In a way, la Piaf also makes a fitting local patron saint of the many creative young people who’ve been transforming the neighbourhood in recent years – not just musicians and other performers, but painters, sculptors, photographers, and sundry artistic types who have set up shops on these streets.
Those streets are most active on Tuesdays and Friday mornings, when the open-air market takes place, with stands hawking all manner of French and international foods along with exotic fabrics and various odds and ends. Then both the main drag and the side streets are hopping these days with designer boutiques as well as eateries and other businesses that reflect a very stimulating ethnic diversity, especially from former French colonies of Africa and Asia (speaking of which, Belleville is home to one of Paris’ two Chinatowns). You can enjoy a fine bowl of noodles in almost any local Chinese or Vietnamese restaurant, then a baklava and mint tea in an Arab bakery.
There are green spaces to enjoy hereabouts, as well. The Parc de Belleville (right) is the highest park in Paris, an enormous hill full of rose bushes and thousands of other trees and shrubbery, as well as Paris’ longest waterfall, and a terrace with a spectacular view out over the city. Its lawns are a great place for a picnic.
Several worthwhile sights just outside the neighbourhood include a “park” that’s a bit more, shall we say, specialised – not to mention more world-renowned. Just a couple of blocks south is bucolic Père Lachaise Cemetery, among whose sculpturally lovely tombs famously rest the likes of Oscar Wilde, Jim Morrison (whose grave has the most flowers, candles, and photos), Marcel Proust, Chopin, Rossini and Maria Callas.
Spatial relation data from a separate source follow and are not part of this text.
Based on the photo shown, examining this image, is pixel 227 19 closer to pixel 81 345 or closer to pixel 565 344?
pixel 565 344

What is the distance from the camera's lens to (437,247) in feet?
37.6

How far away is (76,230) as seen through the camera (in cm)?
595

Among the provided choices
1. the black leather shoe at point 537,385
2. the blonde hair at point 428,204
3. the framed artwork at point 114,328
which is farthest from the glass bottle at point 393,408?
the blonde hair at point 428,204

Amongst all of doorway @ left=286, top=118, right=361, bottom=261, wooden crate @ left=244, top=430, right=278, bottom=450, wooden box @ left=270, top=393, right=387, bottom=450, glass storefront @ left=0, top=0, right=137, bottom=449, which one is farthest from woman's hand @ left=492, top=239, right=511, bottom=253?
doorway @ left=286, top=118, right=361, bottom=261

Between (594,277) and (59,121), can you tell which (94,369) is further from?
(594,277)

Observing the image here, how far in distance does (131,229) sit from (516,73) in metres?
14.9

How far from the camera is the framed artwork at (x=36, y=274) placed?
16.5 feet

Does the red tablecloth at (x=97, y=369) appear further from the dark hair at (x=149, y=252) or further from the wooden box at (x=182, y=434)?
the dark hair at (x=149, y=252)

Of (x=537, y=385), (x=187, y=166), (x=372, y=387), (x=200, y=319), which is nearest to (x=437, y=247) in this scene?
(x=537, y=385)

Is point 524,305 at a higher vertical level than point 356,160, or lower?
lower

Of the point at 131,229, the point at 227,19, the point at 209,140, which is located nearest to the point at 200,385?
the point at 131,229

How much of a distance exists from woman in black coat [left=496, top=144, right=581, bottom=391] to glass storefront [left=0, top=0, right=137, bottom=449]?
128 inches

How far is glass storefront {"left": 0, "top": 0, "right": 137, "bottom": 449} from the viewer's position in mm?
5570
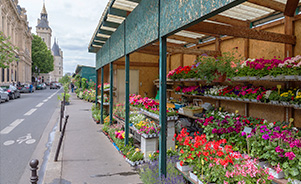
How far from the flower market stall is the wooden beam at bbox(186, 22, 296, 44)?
16 millimetres

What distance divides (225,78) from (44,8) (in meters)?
129

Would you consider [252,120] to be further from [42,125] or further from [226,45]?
[42,125]

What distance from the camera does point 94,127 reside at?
29.5 feet

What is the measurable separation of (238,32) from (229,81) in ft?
4.46

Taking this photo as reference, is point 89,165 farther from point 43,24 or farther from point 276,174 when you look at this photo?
point 43,24

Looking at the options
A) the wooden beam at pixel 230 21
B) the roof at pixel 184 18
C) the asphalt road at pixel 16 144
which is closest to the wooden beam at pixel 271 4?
the roof at pixel 184 18

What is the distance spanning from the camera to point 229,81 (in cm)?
491

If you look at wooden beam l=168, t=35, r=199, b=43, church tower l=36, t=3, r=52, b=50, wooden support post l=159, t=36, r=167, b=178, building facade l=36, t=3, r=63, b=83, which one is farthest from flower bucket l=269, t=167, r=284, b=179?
church tower l=36, t=3, r=52, b=50

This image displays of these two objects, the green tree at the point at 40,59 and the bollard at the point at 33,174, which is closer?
the bollard at the point at 33,174

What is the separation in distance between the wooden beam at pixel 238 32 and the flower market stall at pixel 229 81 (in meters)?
0.02

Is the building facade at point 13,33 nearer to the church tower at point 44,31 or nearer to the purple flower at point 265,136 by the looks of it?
the purple flower at point 265,136

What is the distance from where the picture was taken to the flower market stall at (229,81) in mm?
2629

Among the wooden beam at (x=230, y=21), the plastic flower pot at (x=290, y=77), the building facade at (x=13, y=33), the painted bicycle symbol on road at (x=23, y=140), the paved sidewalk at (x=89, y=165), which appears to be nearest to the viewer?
the plastic flower pot at (x=290, y=77)

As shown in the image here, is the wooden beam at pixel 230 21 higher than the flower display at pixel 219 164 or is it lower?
higher
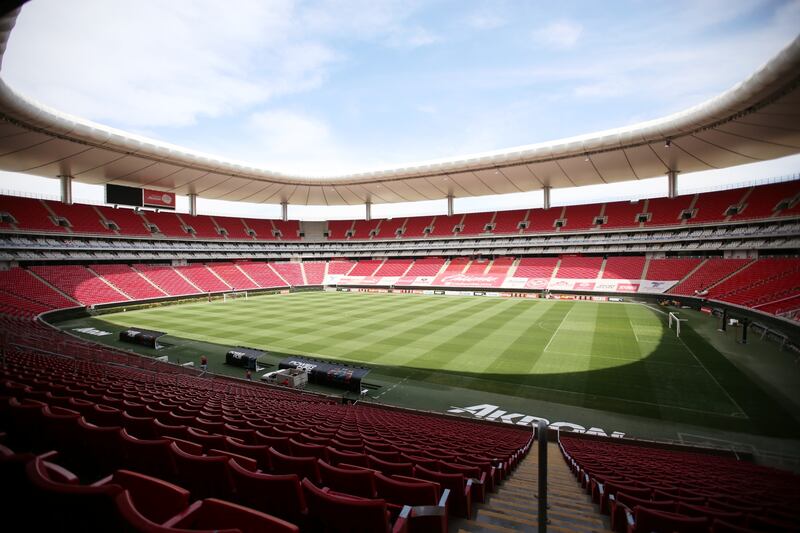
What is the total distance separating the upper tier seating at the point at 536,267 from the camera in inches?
1896

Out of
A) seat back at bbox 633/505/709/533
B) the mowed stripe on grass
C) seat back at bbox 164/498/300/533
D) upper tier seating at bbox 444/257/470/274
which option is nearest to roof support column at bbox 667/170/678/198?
the mowed stripe on grass

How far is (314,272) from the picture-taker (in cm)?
6091

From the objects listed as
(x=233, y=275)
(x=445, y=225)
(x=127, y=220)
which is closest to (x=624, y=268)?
(x=445, y=225)

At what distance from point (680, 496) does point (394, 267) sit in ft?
183

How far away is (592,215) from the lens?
52.2m

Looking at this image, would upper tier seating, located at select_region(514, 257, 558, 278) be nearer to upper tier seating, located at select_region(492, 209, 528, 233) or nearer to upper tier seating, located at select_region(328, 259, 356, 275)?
upper tier seating, located at select_region(492, 209, 528, 233)

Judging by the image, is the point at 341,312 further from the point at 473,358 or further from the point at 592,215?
the point at 592,215

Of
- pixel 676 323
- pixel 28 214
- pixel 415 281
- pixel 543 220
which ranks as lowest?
pixel 676 323

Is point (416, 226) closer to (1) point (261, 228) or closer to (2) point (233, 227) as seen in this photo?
(1) point (261, 228)

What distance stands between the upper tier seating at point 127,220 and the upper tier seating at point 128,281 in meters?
6.44

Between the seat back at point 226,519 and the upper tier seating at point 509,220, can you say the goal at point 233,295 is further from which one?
the seat back at point 226,519

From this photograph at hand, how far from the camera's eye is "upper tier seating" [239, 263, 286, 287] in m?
52.7

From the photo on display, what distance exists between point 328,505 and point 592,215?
58.1 metres

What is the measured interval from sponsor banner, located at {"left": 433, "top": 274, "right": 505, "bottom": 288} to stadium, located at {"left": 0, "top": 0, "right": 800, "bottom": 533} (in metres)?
0.33
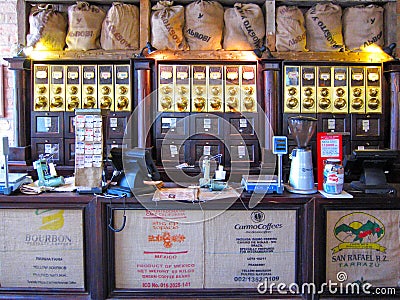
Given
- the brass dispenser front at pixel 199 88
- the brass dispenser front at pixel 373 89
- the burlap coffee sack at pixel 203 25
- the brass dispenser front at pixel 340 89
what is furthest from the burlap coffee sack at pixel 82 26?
the brass dispenser front at pixel 373 89

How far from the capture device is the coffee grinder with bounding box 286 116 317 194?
274cm

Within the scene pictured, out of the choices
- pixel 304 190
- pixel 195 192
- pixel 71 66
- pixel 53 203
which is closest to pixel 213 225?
pixel 195 192

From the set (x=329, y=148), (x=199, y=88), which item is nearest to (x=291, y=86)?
(x=199, y=88)

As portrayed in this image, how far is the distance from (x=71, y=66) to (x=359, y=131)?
9.60 feet

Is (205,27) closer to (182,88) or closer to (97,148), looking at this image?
(182,88)

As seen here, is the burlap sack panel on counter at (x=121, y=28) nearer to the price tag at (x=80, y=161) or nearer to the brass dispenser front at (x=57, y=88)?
the brass dispenser front at (x=57, y=88)

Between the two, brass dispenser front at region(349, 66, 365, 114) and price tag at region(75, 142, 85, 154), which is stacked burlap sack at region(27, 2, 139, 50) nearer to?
price tag at region(75, 142, 85, 154)

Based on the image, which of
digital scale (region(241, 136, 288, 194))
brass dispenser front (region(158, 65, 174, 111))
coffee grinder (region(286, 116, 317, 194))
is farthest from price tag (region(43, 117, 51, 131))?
coffee grinder (region(286, 116, 317, 194))

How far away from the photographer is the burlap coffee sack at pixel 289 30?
4.37m

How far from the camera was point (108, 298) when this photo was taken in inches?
103

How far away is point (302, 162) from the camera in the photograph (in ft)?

A bit north, in the adjoining Pont de Flandre district, the Cité de la Musique is home to the Paris Conservatory, a concert hall, and a music museum, as well as a Cité des Sciences et de l’Industrie, Europe’s biggest science museum, including a planetarium, retired submarine, IMAX theatre, and all sorts of cool multimedia goings-on.
Come evening, it’s well worth strolling the little streets of Belleville’s adjoining neighbourhood of Ménilmontant, with the salads and fondues highly recommended at the lovely La Mère Lachaise (Boulevard de Ménilmontant); or you can opt for a rosé or foamy bière at one of the many cafés of Haut-Belleville, also known as the Quartier Jourdain. Afterward, there might be a concert worth taking in – jazz, samba, swing, what have you – at the legendary Café Lou Pascalou (14 Rue des Panoyaux). Who knows, you might catch the next “little sparrow”.